Thursday, July 10, 2008

GUIDS and Clustered Indexes

GUIDS should never ever be used as a clustered index.

Wrong.  GUIDS can be used as a clustered index if they are not an MBUN: meaningless but unique number  I've talked about this before, but it seems to be difficult for people to understand so I'm going to take this slowly and give some examples.  For these examples, let's assume that you are running an online bookstore.

Naturally you want to keep track of orders and you have a table in SQL Server that does just this.  For each order you assign a GUID.  Should you cluster on this GUID?  Probably not and the reason is that the GUID, in this table, is meaningless.  It has no context with any other data and as a result it is truly an MBUN.  Indeed, you would probably want to sort on the customer number instead as you are more likely to retrieve all of a customers orders than you are sequential GUIDs.

Hmmmm.  We're keeping track of orders, but not the items on the orders.  Let's have an OrderItem table.  In order to connect the rows in the OrderItem table with the Order table we would probably link them via the GUID that you assigned to the Order itself.  To show the individual items within the order we would need to create another column, let's call it an ItemNumber.  This could be a GUID, but it makes more sense just to make it an integer.  For this table the clustered index should be the Order GUID and the ItemNumber.
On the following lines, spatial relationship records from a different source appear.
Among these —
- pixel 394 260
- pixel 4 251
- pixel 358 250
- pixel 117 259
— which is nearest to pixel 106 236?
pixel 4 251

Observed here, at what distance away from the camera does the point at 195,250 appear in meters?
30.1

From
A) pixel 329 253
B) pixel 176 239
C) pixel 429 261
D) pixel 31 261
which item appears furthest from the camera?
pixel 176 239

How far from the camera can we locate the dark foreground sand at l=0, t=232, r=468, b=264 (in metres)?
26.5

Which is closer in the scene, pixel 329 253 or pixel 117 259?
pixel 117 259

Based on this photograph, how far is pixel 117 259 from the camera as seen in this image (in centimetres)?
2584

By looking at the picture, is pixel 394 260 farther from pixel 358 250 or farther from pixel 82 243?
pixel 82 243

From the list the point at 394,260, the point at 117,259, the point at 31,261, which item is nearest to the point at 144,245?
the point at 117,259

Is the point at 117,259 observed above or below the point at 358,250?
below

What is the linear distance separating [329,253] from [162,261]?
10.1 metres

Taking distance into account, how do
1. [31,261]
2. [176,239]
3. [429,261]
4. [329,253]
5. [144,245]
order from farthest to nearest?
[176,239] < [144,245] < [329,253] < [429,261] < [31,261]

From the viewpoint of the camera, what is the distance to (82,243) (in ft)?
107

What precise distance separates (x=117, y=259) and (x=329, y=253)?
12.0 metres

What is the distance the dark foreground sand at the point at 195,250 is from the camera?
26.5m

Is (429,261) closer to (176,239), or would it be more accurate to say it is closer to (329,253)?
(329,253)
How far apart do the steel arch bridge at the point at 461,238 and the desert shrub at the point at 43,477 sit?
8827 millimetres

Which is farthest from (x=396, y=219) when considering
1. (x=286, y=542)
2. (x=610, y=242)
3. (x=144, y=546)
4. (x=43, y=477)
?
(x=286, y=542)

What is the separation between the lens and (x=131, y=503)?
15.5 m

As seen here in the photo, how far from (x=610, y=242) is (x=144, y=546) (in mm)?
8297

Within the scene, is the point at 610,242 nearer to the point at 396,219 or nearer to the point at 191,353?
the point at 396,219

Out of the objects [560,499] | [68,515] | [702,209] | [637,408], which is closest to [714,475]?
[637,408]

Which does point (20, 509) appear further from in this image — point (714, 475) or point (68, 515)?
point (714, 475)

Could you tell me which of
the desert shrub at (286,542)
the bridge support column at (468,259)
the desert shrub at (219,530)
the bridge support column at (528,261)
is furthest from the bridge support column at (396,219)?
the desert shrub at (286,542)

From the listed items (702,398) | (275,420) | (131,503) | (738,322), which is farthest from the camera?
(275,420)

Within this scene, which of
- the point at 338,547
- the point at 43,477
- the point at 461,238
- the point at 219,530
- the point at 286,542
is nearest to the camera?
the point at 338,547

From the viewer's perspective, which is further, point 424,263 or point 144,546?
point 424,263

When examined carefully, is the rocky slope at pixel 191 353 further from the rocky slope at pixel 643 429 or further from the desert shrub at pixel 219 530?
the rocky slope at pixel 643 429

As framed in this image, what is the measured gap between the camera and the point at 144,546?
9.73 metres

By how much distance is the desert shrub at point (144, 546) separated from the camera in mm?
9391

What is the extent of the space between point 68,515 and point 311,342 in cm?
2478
Why?  Well,. when we create a clustered index we are telling the database that we want records that appear next to each other in the index to actually be stored next to each on the disk.  In the first example, using the GUID made no sense as there was no reason for the records to appear next to each other.  In the second example it makes perfect sense to use the GUID because we want all of the items for an order to appear next to each other on the disk.  This speeds up the retrieval of data and makes more effective use of memory.  In the second case the GUID is no longer an MBUN as it actually has meaning: it is the order number that we are tracking.

So you see, if the GUID has meaning it can be part of the clustered index.  If the GUID has no meaning, don't put it in the clustered index.  Any questions?

1 comment:

Unknown said...

Finally, someone who thinks like I do. I am tired of the "blanket statements" that Clustered indexes with GUIds is "always wrong". I agree there are times where it provides value, like your example.

Another example, in an "established" application (meaning many years of development) where the original GUId (in this case a MBUN as you define it) which is used as in a foreign key, I believe the parent table containing the GUId should be retained as the Clustered Index. This is because MOST of the original code already joins on the GUID and can read any of the columns in one read (instead of the two required by a non-clustered index).

In this case, it will require considerable work to either define a new field to cluster the index on and update the many, unknown and untouched lines of code (increasing the risk of human error), or to determine which non-clustered indexes now need a list of included fields to "cover" the index.

As always, the answer is "it depends."